### WORK REQUIRED
Starting at the line with "From where the camera stands, how" and ending at the line with "7.89 metres", write those lines out again with "wooden bench" renamed to "park bench" and nothing else changed.

A run of items

· · · · ·

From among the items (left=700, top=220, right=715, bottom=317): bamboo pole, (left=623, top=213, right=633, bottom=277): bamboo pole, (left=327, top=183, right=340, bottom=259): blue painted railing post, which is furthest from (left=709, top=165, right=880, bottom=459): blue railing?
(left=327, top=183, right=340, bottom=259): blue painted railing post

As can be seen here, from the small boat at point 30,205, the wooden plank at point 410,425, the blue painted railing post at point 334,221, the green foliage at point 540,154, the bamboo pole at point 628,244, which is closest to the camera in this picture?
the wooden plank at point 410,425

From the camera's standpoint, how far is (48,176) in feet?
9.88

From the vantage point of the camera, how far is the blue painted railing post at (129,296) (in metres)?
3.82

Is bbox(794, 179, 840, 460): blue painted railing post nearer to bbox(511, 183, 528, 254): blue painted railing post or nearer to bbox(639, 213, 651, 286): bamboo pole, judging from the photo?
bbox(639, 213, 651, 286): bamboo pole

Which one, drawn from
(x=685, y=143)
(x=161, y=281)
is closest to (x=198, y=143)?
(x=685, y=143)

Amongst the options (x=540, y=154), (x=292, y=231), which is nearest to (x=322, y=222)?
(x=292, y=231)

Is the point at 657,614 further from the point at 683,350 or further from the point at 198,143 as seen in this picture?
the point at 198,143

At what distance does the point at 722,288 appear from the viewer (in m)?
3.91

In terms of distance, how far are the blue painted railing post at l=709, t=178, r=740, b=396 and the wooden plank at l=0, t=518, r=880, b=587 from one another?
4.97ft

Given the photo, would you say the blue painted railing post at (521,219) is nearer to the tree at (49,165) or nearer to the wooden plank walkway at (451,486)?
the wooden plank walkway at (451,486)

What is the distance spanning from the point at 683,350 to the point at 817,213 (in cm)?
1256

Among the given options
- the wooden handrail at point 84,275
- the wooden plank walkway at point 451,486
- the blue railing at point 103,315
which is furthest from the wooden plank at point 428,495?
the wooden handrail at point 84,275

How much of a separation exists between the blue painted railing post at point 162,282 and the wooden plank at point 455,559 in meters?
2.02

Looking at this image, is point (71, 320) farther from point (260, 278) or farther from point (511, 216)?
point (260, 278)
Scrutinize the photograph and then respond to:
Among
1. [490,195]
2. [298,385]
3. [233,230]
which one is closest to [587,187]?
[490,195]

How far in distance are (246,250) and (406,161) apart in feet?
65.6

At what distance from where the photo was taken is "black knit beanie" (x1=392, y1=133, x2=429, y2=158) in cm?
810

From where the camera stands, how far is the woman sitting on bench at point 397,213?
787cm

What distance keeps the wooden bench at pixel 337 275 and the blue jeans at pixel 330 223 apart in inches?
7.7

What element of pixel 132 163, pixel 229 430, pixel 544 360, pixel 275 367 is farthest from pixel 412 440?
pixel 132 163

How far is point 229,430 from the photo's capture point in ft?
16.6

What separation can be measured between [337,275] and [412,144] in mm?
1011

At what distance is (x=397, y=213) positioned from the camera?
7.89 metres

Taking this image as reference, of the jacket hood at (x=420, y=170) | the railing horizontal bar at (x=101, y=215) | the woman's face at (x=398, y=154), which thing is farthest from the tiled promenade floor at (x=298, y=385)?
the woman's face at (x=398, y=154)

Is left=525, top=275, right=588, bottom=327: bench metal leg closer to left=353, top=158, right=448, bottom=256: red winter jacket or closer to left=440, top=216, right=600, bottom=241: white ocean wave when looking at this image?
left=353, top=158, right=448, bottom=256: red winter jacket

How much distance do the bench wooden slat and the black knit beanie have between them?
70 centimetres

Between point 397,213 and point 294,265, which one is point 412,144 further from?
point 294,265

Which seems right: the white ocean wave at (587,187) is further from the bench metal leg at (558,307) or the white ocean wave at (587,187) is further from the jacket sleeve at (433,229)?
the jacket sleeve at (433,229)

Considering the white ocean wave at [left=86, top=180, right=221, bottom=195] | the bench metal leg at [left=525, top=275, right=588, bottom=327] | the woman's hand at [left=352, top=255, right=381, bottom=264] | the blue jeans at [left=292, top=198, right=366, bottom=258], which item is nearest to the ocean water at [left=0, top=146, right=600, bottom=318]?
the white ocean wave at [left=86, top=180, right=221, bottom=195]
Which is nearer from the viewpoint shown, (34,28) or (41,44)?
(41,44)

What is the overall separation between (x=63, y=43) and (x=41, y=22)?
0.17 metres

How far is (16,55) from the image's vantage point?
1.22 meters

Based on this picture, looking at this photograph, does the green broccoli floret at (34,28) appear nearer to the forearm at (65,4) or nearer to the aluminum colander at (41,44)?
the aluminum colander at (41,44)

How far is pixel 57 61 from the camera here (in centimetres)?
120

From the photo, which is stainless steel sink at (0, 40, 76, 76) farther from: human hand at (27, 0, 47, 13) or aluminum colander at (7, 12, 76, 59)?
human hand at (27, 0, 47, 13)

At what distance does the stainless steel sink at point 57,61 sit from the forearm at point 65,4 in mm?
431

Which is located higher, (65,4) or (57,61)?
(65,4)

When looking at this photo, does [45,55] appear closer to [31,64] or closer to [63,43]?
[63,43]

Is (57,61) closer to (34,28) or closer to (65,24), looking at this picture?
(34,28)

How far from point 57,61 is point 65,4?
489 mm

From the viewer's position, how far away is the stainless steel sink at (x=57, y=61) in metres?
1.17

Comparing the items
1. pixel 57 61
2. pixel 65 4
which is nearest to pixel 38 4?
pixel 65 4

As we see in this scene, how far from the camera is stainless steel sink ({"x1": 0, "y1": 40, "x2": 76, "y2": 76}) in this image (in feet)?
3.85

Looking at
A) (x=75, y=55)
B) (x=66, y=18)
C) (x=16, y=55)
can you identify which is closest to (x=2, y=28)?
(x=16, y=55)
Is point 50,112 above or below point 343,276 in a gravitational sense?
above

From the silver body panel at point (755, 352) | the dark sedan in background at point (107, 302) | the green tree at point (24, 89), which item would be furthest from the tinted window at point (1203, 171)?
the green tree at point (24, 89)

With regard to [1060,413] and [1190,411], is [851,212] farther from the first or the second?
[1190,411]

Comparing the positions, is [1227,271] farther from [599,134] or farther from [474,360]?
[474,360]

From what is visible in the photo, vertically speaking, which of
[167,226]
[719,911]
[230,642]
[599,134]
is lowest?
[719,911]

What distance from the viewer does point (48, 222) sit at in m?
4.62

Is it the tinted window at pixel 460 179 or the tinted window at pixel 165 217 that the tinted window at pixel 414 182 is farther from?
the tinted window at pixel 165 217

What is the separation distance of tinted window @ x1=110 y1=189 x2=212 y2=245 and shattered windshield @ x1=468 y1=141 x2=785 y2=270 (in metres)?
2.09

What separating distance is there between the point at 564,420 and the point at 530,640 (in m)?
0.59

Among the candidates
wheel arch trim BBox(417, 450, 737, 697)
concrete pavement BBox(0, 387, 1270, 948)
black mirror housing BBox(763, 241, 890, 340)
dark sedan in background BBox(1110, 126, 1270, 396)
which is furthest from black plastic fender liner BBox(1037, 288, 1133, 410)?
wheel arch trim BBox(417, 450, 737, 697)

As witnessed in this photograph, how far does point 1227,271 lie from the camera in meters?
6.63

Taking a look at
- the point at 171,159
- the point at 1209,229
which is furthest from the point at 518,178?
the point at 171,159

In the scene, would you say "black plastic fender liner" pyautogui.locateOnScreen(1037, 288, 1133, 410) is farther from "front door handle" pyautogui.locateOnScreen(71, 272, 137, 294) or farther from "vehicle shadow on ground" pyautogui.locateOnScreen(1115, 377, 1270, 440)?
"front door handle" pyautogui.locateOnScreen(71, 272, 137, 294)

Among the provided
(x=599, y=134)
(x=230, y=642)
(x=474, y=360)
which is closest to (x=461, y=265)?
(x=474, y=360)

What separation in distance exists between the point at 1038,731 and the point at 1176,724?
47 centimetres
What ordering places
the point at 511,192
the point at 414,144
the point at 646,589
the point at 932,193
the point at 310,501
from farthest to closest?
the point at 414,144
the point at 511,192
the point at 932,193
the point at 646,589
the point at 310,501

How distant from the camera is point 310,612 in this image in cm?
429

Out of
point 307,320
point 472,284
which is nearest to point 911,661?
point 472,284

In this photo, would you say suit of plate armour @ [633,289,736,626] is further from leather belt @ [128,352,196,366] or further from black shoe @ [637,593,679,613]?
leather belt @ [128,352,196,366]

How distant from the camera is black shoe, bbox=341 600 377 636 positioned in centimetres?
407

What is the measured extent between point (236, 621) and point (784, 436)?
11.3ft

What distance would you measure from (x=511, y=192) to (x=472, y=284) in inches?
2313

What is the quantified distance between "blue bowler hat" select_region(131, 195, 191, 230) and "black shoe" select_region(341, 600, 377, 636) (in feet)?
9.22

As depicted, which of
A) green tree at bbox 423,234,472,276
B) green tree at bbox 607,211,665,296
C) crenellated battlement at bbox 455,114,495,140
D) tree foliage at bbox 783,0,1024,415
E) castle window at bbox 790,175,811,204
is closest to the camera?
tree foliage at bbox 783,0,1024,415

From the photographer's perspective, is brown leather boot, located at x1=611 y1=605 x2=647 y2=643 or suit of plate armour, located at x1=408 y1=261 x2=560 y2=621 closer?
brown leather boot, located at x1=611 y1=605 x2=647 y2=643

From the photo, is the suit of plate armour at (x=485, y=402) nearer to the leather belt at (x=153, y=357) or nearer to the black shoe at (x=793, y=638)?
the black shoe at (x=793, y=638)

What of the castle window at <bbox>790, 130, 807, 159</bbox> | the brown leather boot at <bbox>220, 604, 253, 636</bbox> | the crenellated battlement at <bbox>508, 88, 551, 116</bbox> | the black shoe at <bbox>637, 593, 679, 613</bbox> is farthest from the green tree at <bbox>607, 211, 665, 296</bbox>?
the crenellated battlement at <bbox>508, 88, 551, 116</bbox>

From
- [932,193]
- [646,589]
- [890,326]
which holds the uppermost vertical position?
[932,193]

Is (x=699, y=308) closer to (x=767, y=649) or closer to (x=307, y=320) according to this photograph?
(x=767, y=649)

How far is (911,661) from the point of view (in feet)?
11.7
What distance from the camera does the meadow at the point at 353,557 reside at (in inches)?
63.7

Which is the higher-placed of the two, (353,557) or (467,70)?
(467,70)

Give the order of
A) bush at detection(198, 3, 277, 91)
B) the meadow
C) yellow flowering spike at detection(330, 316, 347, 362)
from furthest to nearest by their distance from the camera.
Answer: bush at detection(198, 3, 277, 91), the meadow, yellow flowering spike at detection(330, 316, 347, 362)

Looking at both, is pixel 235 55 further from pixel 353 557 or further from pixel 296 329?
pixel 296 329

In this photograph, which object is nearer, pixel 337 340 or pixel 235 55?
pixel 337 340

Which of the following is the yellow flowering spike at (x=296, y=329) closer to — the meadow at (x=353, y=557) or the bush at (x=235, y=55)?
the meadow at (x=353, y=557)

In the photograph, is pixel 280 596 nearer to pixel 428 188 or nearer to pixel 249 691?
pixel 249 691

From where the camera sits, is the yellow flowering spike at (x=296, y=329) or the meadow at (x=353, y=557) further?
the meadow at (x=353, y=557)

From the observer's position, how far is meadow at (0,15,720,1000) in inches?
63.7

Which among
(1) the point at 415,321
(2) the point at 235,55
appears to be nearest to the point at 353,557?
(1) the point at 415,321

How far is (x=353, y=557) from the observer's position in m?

· · · · ·

### EXERCISE ANSWER
From where the camera stands, how far is the woman sitting on bench at point 397,213?
787cm

What distance keeps the park bench at pixel 337 275 and the blue jeans at pixel 330 223 apart in inches?
7.7

What element of pixel 132 163, pixel 229 430, pixel 544 360, pixel 275 367 is farthest from pixel 412 440?
pixel 132 163

How far is point 229,430 from the photo's capture point in ft?
16.6

What separation can be measured between [337,275] and [412,144] in mm?
1011

At what distance is (x=397, y=213) positioned from the camera?
7.89 metres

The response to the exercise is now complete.